__Exercise description__
Print the listing as it stands, omitting all images.

__Records for the task__
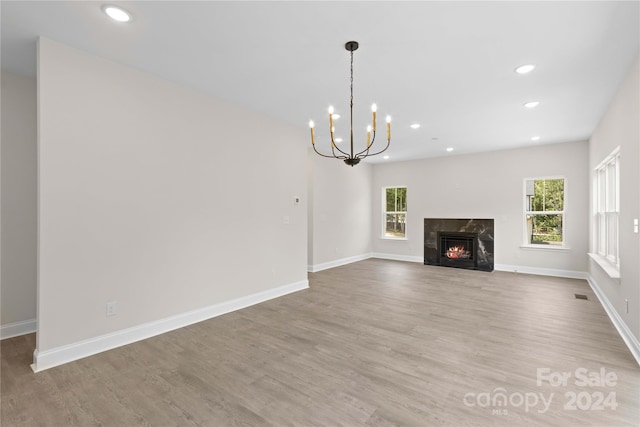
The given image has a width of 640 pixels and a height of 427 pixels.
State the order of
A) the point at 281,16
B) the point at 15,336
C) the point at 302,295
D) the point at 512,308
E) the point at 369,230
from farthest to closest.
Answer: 1. the point at 369,230
2. the point at 302,295
3. the point at 512,308
4. the point at 15,336
5. the point at 281,16

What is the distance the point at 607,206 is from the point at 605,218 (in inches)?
11.2

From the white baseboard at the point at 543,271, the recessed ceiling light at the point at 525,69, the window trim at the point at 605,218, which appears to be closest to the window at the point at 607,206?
the window trim at the point at 605,218

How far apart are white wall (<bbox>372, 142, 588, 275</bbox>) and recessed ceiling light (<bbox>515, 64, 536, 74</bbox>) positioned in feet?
13.5

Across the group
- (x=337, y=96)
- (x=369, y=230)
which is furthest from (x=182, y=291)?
(x=369, y=230)

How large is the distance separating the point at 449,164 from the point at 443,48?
17.2 feet

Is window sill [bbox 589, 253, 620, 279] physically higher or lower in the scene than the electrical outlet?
higher

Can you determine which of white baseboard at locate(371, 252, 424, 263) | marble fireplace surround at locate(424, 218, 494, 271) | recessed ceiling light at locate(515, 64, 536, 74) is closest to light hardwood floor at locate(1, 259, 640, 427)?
recessed ceiling light at locate(515, 64, 536, 74)

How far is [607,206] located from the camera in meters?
4.21

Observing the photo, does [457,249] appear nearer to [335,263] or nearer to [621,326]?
[335,263]

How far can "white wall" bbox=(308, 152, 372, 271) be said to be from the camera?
21.7ft

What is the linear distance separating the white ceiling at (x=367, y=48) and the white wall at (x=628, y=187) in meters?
0.24

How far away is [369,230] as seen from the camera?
8547mm

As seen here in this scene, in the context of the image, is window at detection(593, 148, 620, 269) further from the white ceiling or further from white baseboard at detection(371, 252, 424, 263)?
white baseboard at detection(371, 252, 424, 263)

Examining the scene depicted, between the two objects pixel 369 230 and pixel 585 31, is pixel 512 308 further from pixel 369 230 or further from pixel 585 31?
pixel 369 230
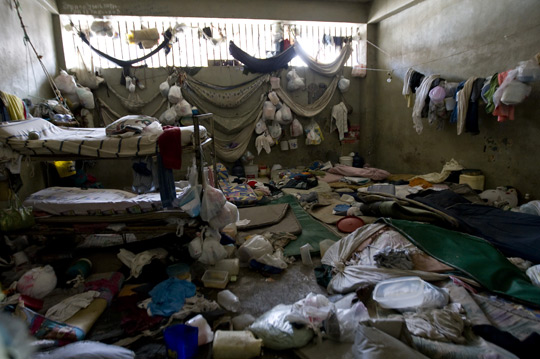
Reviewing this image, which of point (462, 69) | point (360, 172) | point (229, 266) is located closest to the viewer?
point (229, 266)

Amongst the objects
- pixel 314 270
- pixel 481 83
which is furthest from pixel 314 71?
pixel 314 270

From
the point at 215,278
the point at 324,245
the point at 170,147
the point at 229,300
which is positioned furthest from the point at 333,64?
the point at 229,300

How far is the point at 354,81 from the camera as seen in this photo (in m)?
7.79

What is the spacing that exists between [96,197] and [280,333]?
2.65 m

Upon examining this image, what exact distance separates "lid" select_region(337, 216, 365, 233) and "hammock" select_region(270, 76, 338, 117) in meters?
3.83

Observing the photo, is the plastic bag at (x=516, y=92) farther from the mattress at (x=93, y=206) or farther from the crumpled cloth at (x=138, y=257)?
the crumpled cloth at (x=138, y=257)

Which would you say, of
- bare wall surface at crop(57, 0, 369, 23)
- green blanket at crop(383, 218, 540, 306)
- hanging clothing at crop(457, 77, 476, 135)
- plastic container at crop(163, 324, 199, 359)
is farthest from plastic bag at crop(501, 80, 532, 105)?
plastic container at crop(163, 324, 199, 359)

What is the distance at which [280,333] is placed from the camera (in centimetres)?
214

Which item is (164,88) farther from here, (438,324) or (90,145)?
(438,324)

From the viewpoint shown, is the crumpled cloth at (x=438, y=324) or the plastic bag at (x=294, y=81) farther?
the plastic bag at (x=294, y=81)

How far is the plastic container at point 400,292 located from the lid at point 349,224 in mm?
1474

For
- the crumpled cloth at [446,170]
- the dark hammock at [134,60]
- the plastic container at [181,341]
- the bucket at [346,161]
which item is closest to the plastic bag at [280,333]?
the plastic container at [181,341]

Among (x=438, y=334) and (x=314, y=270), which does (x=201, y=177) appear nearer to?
(x=314, y=270)

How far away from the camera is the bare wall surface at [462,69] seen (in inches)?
175
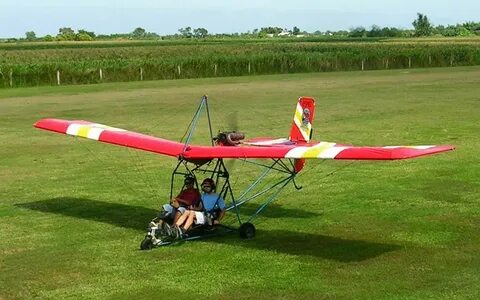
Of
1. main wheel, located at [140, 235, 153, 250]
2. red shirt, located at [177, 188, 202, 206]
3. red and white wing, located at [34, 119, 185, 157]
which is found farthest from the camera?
red and white wing, located at [34, 119, 185, 157]

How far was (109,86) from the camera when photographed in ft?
161

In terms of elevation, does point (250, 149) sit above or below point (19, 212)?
above

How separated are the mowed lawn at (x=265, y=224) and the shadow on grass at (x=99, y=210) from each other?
1.5 inches

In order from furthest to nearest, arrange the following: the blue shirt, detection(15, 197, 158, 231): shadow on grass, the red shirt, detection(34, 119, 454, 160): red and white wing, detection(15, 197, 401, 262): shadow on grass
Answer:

__Expected answer__
The given image has a width of 640 pixels and a height of 427 pixels.
State the order of
A) the point at 281,16
B) the point at 15,336
C) the point at 302,295
D) the point at 512,308
E) the point at 369,230
from farthest to closest.
Answer: 1. the point at 369,230
2. the point at 302,295
3. the point at 512,308
4. the point at 15,336
5. the point at 281,16

What is the distance the point at 607,206 is from the point at 605,218 (in inches)?
11.2

From the white baseboard at the point at 543,271, the recessed ceiling light at the point at 525,69, the window trim at the point at 605,218, which appears to be closest to the window at the point at 607,206?
the window trim at the point at 605,218

How far apart are white wall (<bbox>372, 142, 588, 275</bbox>) and recessed ceiling light (<bbox>515, 64, 536, 74</bbox>) positioned in feet?
13.5

Across the group
- (x=337, y=96)
- (x=369, y=230)
which is furthest from (x=182, y=291)?
(x=369, y=230)

How large is the distance separating the point at 449,164 from the point at 443,48?
17.2 feet

Is window sill [bbox 589, 253, 620, 279] physically higher or lower in the scene than the electrical outlet?
higher

Can you determine which of white baseboard at locate(371, 252, 424, 263) | marble fireplace surround at locate(424, 218, 494, 271) | recessed ceiling light at locate(515, 64, 536, 74) is closest to light hardwood floor at locate(1, 259, 640, 427)?
recessed ceiling light at locate(515, 64, 536, 74)

How far is [607,206] located from the camera in meters?
4.21

Observing the photo, does [457,249] appear nearer to [335,263] or nearer to [621,326]?
[335,263]

How far can "white wall" bbox=(308, 152, 372, 271) be said to be from the camera?
21.7ft

What is the linear distance separating the white ceiling at (x=367, y=48) and the white wall at (x=628, y=187) in meters?
0.24

How far away is [369,230] as seen from the camera?
8547mm

As seen here in this scene, in the context of the image, is window at detection(593, 148, 620, 269) further from the white ceiling or further from white baseboard at detection(371, 252, 424, 263)?
white baseboard at detection(371, 252, 424, 263)

Examining the scene depicted, between the two objects pixel 369 230 and pixel 585 31, is pixel 512 308 further from pixel 369 230 or further from pixel 585 31?
pixel 369 230
Reviewing this image, which of point (462, 69) | point (360, 172) | point (229, 266) is located closest to the viewer?
point (229, 266)

Amongst the objects
- pixel 314 270
- pixel 481 83
which is furthest from pixel 314 71?
pixel 314 270

From
the point at 215,278
the point at 324,245
the point at 170,147
the point at 229,300
which is positioned furthest from the point at 333,64?
the point at 229,300

How far is the point at 354,81 from the camera as seen in this photo (in m)?
7.79

What is the spacing that exists between [96,197] and [280,333]?
2.65 m

Upon examining this image, what exact distance separates "lid" select_region(337, 216, 365, 233) and "hammock" select_region(270, 76, 338, 117) in meters?
3.83

Observing the photo, is the plastic bag at (x=516, y=92) farther from the mattress at (x=93, y=206) or farther from the crumpled cloth at (x=138, y=257)?
the crumpled cloth at (x=138, y=257)

Which would you say, of
- bare wall surface at crop(57, 0, 369, 23)
- green blanket at crop(383, 218, 540, 306)
- hanging clothing at crop(457, 77, 476, 135)
- plastic container at crop(163, 324, 199, 359)
is farthest from plastic bag at crop(501, 80, 532, 105)?
plastic container at crop(163, 324, 199, 359)

What is the distance at which [280,333] is placed from the camera (in centimetres)?
214

Which item is (164,88) farther from here, (438,324) or (90,145)?
(438,324)

From the viewpoint shown, is the crumpled cloth at (x=438, y=324) or the plastic bag at (x=294, y=81) farther?
the plastic bag at (x=294, y=81)

How far is the plastic container at point 400,292 located from the lid at point 349,224 in mm?
1474

For
- the crumpled cloth at [446,170]
- the dark hammock at [134,60]
- the plastic container at [181,341]
- the bucket at [346,161]
which item is closest to the plastic bag at [280,333]?
the plastic container at [181,341]

Among (x=438, y=334) and (x=314, y=270), which does (x=201, y=177) appear nearer to?
(x=314, y=270)

How far away from the camera is the bare wall surface at [462,69] seen (in inches)?
175
Of
1. main wheel, located at [140, 235, 153, 250]
2. red shirt, located at [177, 188, 202, 206]
3. red and white wing, located at [34, 119, 185, 157]
which is found farthest from the camera?
red and white wing, located at [34, 119, 185, 157]

How far was (109,86) from the camera when photographed in ft?
161

In terms of elevation, does point (250, 149) sit above or below point (19, 212)?
above

How separated are the mowed lawn at (x=265, y=224) and the shadow on grass at (x=99, y=210) from each other?
1.5 inches

In order from furthest to nearest, arrange the following: the blue shirt, detection(15, 197, 158, 231): shadow on grass, the red shirt, detection(34, 119, 454, 160): red and white wing, detection(15, 197, 401, 262): shadow on grass
Answer:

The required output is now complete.